When you start running
Once you and your dog are on the run, there are a few things you should keep in mind.
You have to make sure your dog will behave itself and stick with you, not get sidetracked by a particularly tempting scent, or by another dog that wants to play or by strangers it wants to meet. So, there will be some training. Keep your dog on a leash until you’re sure it knows that its place is with you and only you on your runs.
In hot weather, you’re not the only one who’s going to need water, so make sure there’s some available for your dog, too.
Being the leader of the pack
Even if it is just a pack of you and your dog, you have to remember that you’re the leader; your dog will be looking to you for guidance and trusting you to do right by it.
That means feeding them properly – and not feeding them just before you go for a big run, or just after. Feed at least one hour before you go and wait 2 hours after you return to give your dog time to readjust. Why not give your dog a Field & Trial sample to try? We would be more than happy to help advise which of our range is most suitable to them.
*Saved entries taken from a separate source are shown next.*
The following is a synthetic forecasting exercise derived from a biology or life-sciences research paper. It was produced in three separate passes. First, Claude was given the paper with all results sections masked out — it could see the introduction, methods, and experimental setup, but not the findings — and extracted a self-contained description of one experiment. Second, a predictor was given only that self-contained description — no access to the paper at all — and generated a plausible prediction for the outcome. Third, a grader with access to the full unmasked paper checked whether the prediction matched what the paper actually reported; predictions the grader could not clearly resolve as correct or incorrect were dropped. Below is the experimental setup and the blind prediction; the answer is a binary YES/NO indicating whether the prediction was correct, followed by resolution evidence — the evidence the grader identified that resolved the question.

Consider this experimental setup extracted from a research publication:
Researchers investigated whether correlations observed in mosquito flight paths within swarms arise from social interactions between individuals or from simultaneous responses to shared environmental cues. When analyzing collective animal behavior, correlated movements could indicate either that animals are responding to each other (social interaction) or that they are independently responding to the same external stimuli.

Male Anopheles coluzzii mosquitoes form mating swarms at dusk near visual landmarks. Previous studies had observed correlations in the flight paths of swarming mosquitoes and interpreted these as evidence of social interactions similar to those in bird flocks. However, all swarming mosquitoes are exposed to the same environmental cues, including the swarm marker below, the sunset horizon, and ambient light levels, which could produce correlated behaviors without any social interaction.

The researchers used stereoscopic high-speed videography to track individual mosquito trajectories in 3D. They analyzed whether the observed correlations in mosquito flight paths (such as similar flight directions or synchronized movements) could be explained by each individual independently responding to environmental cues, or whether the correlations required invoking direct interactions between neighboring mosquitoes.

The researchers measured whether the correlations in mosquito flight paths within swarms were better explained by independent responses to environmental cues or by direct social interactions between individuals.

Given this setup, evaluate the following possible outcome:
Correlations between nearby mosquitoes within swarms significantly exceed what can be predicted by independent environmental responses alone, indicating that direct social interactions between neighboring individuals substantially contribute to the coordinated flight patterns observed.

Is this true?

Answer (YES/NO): NO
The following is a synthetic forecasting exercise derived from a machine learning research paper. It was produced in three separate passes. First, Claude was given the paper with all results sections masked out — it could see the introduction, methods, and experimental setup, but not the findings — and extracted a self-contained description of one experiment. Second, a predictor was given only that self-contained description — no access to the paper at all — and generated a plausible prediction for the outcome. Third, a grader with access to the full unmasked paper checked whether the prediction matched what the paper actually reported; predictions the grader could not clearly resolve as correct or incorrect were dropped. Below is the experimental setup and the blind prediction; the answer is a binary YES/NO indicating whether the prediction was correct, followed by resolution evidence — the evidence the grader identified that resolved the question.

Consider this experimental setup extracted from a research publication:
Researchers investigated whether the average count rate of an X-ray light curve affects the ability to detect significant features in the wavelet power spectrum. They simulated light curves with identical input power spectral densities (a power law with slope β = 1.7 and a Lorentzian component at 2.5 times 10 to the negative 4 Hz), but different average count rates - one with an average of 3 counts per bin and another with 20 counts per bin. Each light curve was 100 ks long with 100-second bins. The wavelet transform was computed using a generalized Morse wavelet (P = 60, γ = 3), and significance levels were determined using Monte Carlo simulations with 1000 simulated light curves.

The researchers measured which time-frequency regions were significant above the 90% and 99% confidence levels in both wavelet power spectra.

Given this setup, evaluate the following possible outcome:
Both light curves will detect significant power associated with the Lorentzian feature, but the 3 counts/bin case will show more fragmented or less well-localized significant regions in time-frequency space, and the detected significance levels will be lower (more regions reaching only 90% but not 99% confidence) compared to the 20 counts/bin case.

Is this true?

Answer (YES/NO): NO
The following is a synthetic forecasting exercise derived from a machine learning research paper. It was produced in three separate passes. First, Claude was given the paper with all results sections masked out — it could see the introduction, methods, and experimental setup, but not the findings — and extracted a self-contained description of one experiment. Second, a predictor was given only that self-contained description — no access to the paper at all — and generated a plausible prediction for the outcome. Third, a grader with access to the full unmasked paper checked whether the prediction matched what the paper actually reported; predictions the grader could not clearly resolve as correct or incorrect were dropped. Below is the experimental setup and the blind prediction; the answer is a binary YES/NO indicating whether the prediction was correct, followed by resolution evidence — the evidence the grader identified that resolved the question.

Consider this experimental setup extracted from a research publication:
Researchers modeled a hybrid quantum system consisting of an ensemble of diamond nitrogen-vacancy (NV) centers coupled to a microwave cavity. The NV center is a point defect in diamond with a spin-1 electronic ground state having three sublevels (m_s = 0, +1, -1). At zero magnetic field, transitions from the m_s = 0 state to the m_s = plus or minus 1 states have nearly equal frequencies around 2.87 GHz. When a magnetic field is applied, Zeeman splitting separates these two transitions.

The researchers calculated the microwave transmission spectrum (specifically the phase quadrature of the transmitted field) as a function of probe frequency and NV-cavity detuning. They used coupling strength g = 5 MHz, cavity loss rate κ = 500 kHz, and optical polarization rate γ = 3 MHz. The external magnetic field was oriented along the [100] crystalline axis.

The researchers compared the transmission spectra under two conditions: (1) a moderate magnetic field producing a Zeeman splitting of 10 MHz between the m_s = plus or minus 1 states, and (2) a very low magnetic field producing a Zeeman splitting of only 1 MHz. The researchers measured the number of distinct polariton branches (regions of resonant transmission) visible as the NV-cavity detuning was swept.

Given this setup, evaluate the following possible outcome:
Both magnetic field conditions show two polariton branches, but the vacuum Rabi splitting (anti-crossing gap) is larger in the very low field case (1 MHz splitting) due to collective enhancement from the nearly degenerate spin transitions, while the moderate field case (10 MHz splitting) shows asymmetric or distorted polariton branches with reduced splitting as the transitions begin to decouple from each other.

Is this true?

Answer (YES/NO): NO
When should I go for a run?
Mornings and early evenings during the summer months are the best times to go running with your dog, when the temperatures are cooler. This will minimise the risk of them developing heat stroke or exhaustion which can be fatal.
Try and run in shady places, not in direct heat. If there is somewhere for your dog to take a dip too this can help keep them cool.
If carried out correctly, running with your dog can be a great form of exercise and bonding between the two of you.